From a craft point of view, the film is good. The performances are great. As is the script, cinematography, and music.
If you’ve been following my film reviews for #OneFilmPerWeek, and have a handle on the types of films I like, you won’t be surprised to learn that I liked Anyone But You. A lot.
It has tropes aplenty, but it’s funny enough to clear the comedy bar. On the romance front, you can guess who ends up with whom about halfway through. It’s a fun way to spend 1.75 hours. The ending has enough cheese to use up a years supply of crackers but doesn’t drag the whole thing down. Recommended.
January 2024
The Holdovers is okay. It’s not the masterpiece I was expecting, given Oscar chatter about the performances of Paul Giamatti & Da’Vine Joy Randolph. They’re good performances, but not in a film that I’ll rewatch multiple times in the future.

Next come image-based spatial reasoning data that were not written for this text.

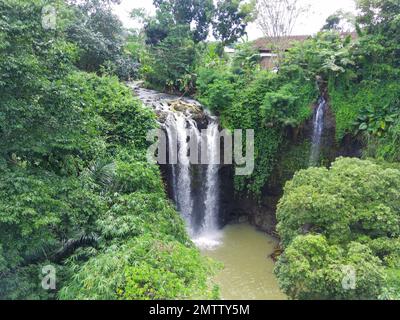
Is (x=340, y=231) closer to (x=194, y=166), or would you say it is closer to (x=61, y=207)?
(x=61, y=207)

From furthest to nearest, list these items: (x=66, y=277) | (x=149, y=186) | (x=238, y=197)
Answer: (x=238, y=197)
(x=149, y=186)
(x=66, y=277)

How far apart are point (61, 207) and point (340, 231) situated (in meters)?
5.98

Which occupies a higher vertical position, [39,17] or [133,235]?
[39,17]

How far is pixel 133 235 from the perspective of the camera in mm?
6703

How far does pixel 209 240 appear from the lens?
12.9 m

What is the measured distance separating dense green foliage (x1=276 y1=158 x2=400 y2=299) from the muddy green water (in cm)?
213

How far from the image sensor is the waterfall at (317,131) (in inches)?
518

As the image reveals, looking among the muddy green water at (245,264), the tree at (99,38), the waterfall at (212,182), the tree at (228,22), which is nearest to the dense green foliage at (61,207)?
the muddy green water at (245,264)

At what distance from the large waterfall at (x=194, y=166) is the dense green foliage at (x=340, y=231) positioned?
4819 mm

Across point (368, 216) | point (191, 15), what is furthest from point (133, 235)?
point (191, 15)

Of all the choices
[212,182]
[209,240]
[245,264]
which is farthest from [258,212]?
[245,264]

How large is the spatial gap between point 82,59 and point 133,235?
473 inches

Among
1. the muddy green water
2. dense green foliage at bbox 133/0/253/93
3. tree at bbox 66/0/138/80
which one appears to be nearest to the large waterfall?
the muddy green water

It’s a dialogue-driven story about three very different people from different worlds and with various life experiences getting to know each other when circumstances thrust them together over Christmas in a New England boarding school. Catch it on VOD.
James Blunt: One Brit Wonder is a fantastic documentary. It’s a nice companion to his recent book, which is on my favourite books of 2024 list already. The documentary is the first film this year to get a rating that means it’ll be on the list of my favourite films in December. You should watch it.
I liked Role Play. It’s a decent story that’s been done many times. But this is a good addition. There is a definite Hanna vibe from the storyline, settings, and music. Kaley Cuoco is good in the action role. I’m smiling watching the credits. That’s a good indicator. Worth 100 minutes of your time if you have Prime.